Andare al lavoro per guadagnarsi da vivere e non fare più ritorno a casa. È la triste storia di tanti, troppi lavoratori che sono ricordati oggi, nella 73esima edizione della
Giornata Nazionale per le vittime degli incidenti sul Lavoro che si svolge tutti gli anni nella seconda domenica di ottobre.
Le vittime sono soprattutto lavoratori impiegati nel settore dei trasporti e del magazzinaggio (61 vittime), seguiti da quelli che lavorano nel mondo delle costruzioni (58 vittime). E poi le vittime nelle attività manifatturiere (51 vittime) e del commercio (32 vittime).

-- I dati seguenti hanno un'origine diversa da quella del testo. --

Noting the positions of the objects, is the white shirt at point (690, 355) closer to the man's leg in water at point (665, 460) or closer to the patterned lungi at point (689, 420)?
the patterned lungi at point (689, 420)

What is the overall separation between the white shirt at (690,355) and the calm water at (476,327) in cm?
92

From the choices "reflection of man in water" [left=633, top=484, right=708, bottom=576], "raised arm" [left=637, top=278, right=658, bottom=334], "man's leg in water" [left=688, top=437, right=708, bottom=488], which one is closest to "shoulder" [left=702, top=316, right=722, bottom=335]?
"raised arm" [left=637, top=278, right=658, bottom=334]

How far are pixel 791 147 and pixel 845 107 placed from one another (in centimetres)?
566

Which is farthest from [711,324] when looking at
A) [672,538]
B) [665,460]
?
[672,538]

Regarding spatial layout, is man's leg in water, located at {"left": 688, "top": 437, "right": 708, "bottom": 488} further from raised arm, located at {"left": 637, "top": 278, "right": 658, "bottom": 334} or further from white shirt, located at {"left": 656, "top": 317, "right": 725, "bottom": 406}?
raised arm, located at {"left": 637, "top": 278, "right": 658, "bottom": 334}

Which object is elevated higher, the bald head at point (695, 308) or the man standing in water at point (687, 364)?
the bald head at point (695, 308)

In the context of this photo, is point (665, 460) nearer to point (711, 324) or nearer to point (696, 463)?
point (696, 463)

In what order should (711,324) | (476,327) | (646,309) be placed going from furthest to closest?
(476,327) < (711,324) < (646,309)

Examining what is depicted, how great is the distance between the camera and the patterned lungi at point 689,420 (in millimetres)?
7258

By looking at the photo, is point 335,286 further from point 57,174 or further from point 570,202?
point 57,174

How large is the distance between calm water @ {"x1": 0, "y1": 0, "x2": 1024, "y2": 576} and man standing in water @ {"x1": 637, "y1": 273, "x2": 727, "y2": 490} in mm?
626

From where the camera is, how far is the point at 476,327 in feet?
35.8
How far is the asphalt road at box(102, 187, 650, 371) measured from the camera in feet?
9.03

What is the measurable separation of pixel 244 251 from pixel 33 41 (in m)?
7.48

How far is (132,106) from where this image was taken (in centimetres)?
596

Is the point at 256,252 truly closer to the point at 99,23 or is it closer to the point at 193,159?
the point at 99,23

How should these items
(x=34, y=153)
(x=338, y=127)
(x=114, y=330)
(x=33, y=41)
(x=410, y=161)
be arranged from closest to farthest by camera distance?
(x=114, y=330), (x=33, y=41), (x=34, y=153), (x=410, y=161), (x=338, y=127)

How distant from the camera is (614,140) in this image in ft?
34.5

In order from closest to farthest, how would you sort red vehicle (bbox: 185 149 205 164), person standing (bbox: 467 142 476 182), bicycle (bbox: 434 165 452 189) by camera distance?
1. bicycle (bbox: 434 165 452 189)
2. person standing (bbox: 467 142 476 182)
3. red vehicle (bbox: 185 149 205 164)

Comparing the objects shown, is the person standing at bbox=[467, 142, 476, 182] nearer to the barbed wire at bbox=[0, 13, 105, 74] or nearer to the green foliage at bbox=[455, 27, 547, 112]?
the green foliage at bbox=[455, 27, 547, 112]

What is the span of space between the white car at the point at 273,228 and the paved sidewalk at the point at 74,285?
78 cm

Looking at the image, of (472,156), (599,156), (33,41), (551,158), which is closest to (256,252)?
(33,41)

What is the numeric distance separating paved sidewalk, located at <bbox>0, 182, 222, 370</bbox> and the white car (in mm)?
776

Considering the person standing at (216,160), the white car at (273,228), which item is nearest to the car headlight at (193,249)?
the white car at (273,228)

Un numero che si aggiorna quotidianamente senza mai arrestarsi.
Da gennaio a luglio del 2023, secondo i dati dell‘Inail, le persone morte sul lavoro sono in tutto 430. Cifra di per sé tragica alla quale devono aggiungersi tutti coloro che hanno perso la vita durante il tragitto dalla casa al luogo di lavoro: altre 129 persone per un totale di 559 vittime.
La fascia di età più colpita è quella di lavoratori tra i 55 e i 64 anni; per i lavoratori stranieri il rischio di infortunio mortale è quasi doppio rispetto a quello per gli italiani.
La cultura della sicurezza stenta a prendere piede malgrado le iniziative a livello nazionale e locale si moltiplichino.
La maglia nera delle morti sul lavoro la indossa la Lombardia, ma i dati preoccupanti riguardano tutte le regioni italiane.
La Giornata Nazionale per le vittime degli incidenti sul Lavoro è nata nel 1998 e fu istituita, su richiesta dell’Anmil (l’Associazione Nazionale dei Lavoratori Mutilati e Invalidi del Lavoro), con decreto del Presidente del Consiglio dei Ministri sotto l’Alto Patronato del Presidente della Repubblica.
Si calcola che ogni due giorni muoiano 5 lavoratori nell’ esercizio della loro attività o nello spostamento da casa al posto di lavoro. Numeri che devono trovare un’inversione attraverso la logica della formazione e il braccio operativo dei controlli. Fino a quando non si andrà in quella direzione il rischio è di stare ad aggiornare impassibilmente la triste contabilità.